California Pacific Medical Center San Francisco, CA
Robert Enders, MD, MS, Torrey Czech, MD, Benjamin Yip, MD California Pacific Medical Center, San Francisco, CA
Introduction: Budd Chiari Syndrome (BCS) is a rare obstruction of the hepatic venous tract due to thrombosis and primarily affects younger patients. Patients with ulcerative colitis (UC) are at higher risk of venous thrombosis but rarely present with BCS.
Case Description/Methods: A 21 year old male with recently diagnosed ulcerative pancolitis presented with recurrent large volume bloody diarrhea and LLQ abdominal pain despite oral steroids and two doses of infliximab 5 mg/kg.
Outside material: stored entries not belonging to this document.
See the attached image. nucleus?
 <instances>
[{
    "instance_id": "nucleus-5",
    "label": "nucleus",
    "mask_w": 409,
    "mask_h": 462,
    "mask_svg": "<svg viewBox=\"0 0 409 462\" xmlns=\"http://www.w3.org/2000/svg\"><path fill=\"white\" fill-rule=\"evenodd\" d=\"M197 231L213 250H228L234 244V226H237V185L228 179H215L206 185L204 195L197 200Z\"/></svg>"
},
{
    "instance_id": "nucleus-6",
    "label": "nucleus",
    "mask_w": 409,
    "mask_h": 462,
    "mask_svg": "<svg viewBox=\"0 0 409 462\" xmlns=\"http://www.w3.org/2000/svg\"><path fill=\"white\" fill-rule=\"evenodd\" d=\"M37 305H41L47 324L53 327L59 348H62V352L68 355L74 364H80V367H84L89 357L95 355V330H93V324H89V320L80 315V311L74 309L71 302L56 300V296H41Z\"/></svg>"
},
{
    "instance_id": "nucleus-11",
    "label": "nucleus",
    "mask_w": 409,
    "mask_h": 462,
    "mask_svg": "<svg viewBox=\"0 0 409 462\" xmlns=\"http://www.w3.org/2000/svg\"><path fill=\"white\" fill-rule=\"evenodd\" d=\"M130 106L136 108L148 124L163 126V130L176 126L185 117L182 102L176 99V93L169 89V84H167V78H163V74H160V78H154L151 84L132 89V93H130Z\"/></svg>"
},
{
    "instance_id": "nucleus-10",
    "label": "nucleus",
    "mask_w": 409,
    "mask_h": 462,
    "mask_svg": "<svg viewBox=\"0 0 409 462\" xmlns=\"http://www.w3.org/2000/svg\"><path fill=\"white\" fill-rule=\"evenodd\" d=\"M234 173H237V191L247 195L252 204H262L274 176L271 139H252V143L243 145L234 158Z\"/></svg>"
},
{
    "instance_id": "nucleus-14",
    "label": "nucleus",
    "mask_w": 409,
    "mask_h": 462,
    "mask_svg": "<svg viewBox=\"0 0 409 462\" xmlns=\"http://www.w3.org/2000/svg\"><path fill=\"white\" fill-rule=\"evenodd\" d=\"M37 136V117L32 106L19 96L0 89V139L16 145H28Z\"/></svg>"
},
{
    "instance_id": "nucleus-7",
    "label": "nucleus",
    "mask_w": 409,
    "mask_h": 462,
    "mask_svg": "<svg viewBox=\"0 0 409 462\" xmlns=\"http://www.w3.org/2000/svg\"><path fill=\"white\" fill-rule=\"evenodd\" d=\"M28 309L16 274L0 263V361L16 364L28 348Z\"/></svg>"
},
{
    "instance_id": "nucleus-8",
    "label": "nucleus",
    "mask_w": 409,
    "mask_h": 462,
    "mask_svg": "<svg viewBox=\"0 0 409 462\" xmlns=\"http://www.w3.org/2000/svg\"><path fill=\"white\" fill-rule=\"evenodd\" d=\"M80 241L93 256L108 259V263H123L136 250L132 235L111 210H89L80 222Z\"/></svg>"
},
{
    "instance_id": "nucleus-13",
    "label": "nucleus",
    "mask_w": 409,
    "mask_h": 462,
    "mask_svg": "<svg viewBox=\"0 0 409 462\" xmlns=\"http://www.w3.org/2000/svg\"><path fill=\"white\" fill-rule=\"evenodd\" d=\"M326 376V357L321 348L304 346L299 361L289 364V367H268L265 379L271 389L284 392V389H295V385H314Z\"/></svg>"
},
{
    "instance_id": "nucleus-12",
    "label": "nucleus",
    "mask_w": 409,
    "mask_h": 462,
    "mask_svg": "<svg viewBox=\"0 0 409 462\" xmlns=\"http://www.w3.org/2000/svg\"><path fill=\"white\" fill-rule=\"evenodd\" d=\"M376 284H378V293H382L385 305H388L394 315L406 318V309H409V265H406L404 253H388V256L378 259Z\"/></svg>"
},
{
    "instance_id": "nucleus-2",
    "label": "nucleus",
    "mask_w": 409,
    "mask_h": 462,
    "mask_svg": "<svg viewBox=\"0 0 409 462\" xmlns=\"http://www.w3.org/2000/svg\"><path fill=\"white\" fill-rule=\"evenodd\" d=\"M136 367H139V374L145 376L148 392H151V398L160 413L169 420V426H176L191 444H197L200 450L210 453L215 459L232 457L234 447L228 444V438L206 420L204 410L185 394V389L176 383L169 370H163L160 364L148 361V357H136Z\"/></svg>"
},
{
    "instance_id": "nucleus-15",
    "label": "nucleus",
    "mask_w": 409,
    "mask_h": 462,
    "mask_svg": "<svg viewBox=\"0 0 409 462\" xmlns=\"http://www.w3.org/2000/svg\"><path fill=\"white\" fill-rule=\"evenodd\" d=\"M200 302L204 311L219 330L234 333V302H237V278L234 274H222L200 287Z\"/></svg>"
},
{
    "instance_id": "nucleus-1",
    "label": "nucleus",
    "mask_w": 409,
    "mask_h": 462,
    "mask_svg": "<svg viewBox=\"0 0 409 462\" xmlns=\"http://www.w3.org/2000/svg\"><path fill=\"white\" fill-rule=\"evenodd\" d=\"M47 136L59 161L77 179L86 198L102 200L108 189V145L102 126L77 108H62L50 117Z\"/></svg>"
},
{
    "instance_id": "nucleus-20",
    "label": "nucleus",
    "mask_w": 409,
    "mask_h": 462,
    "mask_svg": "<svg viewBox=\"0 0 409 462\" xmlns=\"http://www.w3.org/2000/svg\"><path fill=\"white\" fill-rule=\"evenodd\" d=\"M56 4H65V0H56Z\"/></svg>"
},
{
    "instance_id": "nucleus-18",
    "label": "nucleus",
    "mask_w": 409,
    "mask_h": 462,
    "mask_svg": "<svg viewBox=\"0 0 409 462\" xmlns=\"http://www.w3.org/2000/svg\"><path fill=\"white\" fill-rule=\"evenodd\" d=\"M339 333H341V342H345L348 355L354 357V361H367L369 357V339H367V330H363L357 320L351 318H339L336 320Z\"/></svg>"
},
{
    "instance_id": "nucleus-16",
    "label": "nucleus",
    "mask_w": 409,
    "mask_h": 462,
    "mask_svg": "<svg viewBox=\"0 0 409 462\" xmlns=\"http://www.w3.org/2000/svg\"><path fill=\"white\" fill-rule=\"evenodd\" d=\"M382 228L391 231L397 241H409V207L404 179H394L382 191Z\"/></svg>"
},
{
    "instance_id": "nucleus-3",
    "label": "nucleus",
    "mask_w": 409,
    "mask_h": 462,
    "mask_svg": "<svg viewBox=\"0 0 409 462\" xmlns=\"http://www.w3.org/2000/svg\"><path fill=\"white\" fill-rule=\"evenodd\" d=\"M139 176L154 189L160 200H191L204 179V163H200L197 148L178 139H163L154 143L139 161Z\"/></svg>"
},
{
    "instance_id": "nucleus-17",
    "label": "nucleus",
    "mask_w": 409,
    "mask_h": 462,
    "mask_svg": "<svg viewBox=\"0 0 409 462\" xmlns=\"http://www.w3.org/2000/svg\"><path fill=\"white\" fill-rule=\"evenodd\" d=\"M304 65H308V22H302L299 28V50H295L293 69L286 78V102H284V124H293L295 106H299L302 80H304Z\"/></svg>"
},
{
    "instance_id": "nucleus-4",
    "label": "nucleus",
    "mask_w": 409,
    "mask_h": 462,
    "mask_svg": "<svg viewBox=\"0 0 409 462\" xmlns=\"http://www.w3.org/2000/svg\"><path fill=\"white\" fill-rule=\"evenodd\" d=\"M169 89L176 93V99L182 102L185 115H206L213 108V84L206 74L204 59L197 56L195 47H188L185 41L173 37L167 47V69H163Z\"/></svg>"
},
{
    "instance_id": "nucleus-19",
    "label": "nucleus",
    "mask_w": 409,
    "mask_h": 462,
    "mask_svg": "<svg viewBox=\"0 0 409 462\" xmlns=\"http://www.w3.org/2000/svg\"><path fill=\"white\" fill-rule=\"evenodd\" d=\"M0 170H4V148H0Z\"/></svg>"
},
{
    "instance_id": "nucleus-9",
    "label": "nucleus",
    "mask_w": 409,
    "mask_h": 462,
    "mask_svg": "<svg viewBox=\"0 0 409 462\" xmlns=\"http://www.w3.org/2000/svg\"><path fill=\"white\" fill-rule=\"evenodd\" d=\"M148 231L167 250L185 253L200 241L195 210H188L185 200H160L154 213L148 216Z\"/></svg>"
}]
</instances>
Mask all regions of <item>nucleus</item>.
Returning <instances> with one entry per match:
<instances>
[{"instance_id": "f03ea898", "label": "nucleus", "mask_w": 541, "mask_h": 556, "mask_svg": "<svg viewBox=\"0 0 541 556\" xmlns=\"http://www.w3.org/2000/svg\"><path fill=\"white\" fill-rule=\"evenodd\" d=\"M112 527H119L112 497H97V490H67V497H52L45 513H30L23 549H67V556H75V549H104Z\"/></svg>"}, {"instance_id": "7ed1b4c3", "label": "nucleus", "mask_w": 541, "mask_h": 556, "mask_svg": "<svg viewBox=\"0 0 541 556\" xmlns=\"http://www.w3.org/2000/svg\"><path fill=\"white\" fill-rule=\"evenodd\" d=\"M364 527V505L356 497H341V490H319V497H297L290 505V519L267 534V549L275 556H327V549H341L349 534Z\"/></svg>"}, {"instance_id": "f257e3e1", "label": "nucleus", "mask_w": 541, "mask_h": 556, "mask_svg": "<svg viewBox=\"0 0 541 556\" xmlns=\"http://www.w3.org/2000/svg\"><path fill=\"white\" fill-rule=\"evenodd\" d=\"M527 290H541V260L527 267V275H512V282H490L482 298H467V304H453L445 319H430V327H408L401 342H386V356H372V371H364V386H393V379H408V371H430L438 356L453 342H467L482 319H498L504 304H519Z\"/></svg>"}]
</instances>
He presented with subjective fevers, abdominal pain, bloody stools, nausea, vomiting, and fatigue. He was afebrile, hemodynamically stable, ill-appearing with hyperactive bowel sounds and diffuse abdominal tenderness. Initial labs were notable for Hgb 7.4, WBC 8.9, PLT 191, AST 85, ALT 213, ALP 79, albumin 2.5, INR 1.1, CRP 48.5, and calprotectin 5530 mcg/g. Ceruloplasmin, 24 hr urine copper, IgG, HAV IgM, HBcAb, HbsAg, HCV PCR, ANA, LKM, AMA, ASMA and A1AT were normal. HAV IgG and HbsAb were positive. DVT prophylaxis was held given concern for bleeding. A CT showed extensive long segment right and middle hepatic vein thrombosis, associated hypoperfusion/ischemia in the right liver lobe. Given new BCS, he was transferred to our hospital for higher level of care.
He was started on a heparin drip and hepatic venogram re-demonstrated extensive right and middle hepatic vein thrombosis and thrombectomy was deferred due to extensive clot burden. A hypercoagulable workup was unremarkable and he eventually transitioned to apixaban. On day 7, colonoscopy showed Mayo 3 pancolitis and biopsies confirmed chronic active colitis with no CMV. For his UC, he was continued on methylprednisolone 20 mg TID, given a dose of infliximab at 10 mg/kg due to a level of 7.7 ug/ml (2 weeks after his 2nd loading dose), and 6-MP 75mg was added. He was discharged on day 18.
A month later, he was clinically responding with mild abdominal pain and 2-3 non-bloody BMs per day. He remained on apixaban and 6-MP, continued to taper his steroids, and infliximab was escalated to every 4 weeks. A repeat CT showed partial resolution of the thrombus and his liver labs normalized.
Discussion: While active inflammation from a UC flare can lead to a hypercoagulable state, developing BCS is an extremely rare and potentially fatal phenomenon. It is important to consider BCS in IBD patients who present with abdominal pain, distension, and abnormal liver function tests. All patients with an IBD flare should be treated with anticoagulation in the absence of large volume hematochezia.
Figure: CT scan demonstrating hypoperfusion/ischemia in the right liver lobe in the setting of long segment right and middle hepatic vein thrombosis.
Disclosures:
Robert Enders indicated no relevant financial relationships.
Torrey Czech indicated no relevant financial relationships.
Benjamin Yip indicated no relevant financial relationships.
Robert Enders, MD, MS, Torrey Czech, MD, Benjamin Yip, MD. P1008 - Severe Ulcerative Colitis Precipitating Budd Chiari Syndrome, ACG 2024 Annual Scientific Meeting Abstracts. Philadelphia, PA: American College of Gastroenterology.